Cost and scope. SentinelOne publishes an 18-minute average MTTR and a contractual 60-minute SLA. Deepwatch publishes neither MTTD nor MTTR. SentinelOne scored 100% detection in both MITRE platform and managed services evaluations. Deepwatch has not participated in MITRE. SentinelOne offers a $1M breach warranty. Deepwatch explicitly states it makes no guarantee against breaches. Deepwatch's organizational stability warrants scrutiny: 42% headcount reduction across 2024-2025 (412 to 239 employees), CEO replaced in July 2024, founding CEO departed to competitor Mitiga, and Glassdoor sits at 2.9/5.
FAQ
What is the main difference between Deepwatch and SentinelOne?
Deepwatch is a Pure-play MDR that is technology-agnostic (works with your existing tools). SentinelOne is a Platform vendor that is platform-native (requires their own security stack). Deepwatch covers 4 attack surfaces in base pricing vs. 3 for SentinelOne.
How do Deepwatch and SentinelOne differ in response capabilities?

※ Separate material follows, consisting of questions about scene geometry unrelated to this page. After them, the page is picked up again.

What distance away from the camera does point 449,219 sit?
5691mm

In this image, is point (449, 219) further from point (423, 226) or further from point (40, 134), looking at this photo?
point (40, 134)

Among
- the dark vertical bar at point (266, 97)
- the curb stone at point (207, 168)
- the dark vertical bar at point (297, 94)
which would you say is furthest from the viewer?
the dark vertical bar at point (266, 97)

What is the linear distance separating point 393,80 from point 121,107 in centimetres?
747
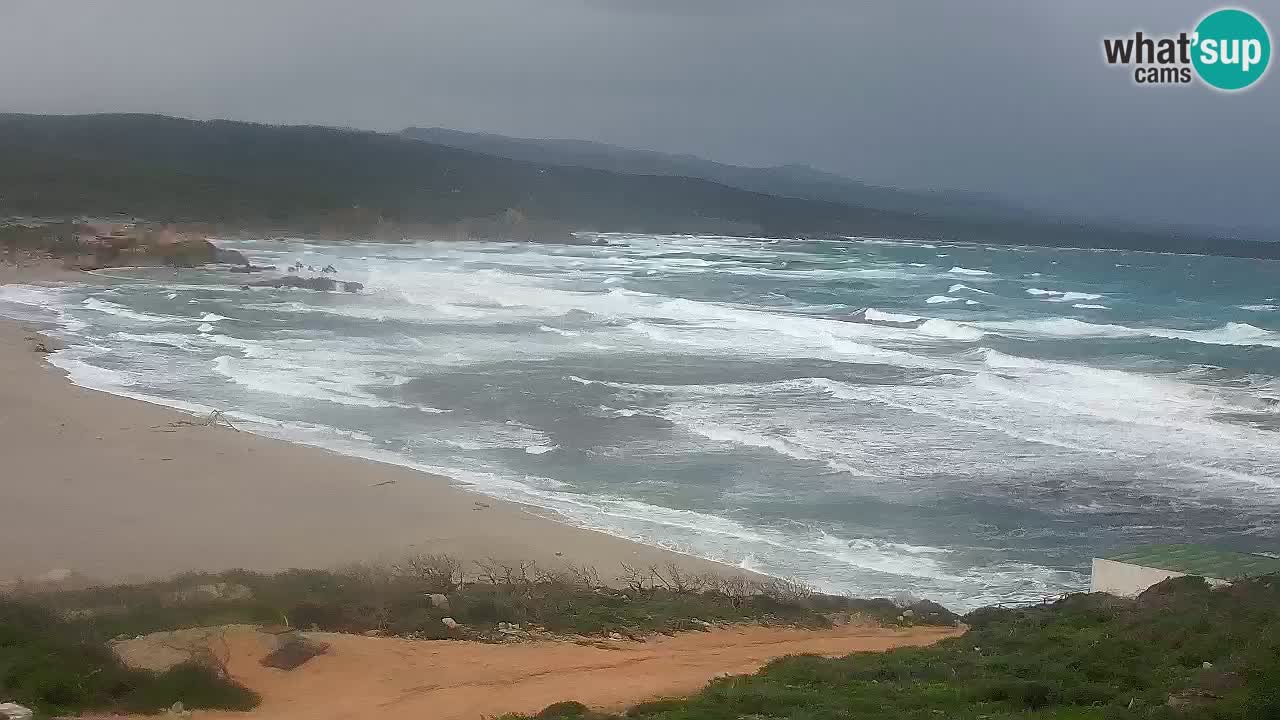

Deepwatch supports 6 autonomous actions (endpoint isolation, process termination, network containment, account disable, file quarantine, custom playbooks) and approval is configurable. SentinelOne supports 5 autonomous actions (endpoint isolation, process termination, network containment, file quarantine, custom playbooks) and approval is configurable.
How does Deepwatch pricing compare to SentinelOne?
Deepwatch pricing: Third-party buyer data reports a $218,983/year median buyer cost for Deepwatch, with a visible public range from $126,904 to $322,131/year.. SentinelOne pricing: SentinelOne platform pricing is separate from the MDR add-on. Third-party comparison data reports Vigilance MDR around $15-30+/endpoint/year, while SentinelOne public platform tiers and enterprise bundles remain separate or custom.. Watch for with Deepwatch: Volume-based pricing means unexpected data growth can cause cost spikes. Three platform tiers (Core, Advanced, Enterprise) may gate Active Response behind higher tiers.; MEDR (endpoint detection) is a separate add-on, not included in base MDR. Watch for with SentinelOne: Platform license ($179.99-$229.99/endpoint/year) is required before MDR, significant prerequisite cost; MDR pricing is a bolt-on fee not shown on the public pricing page.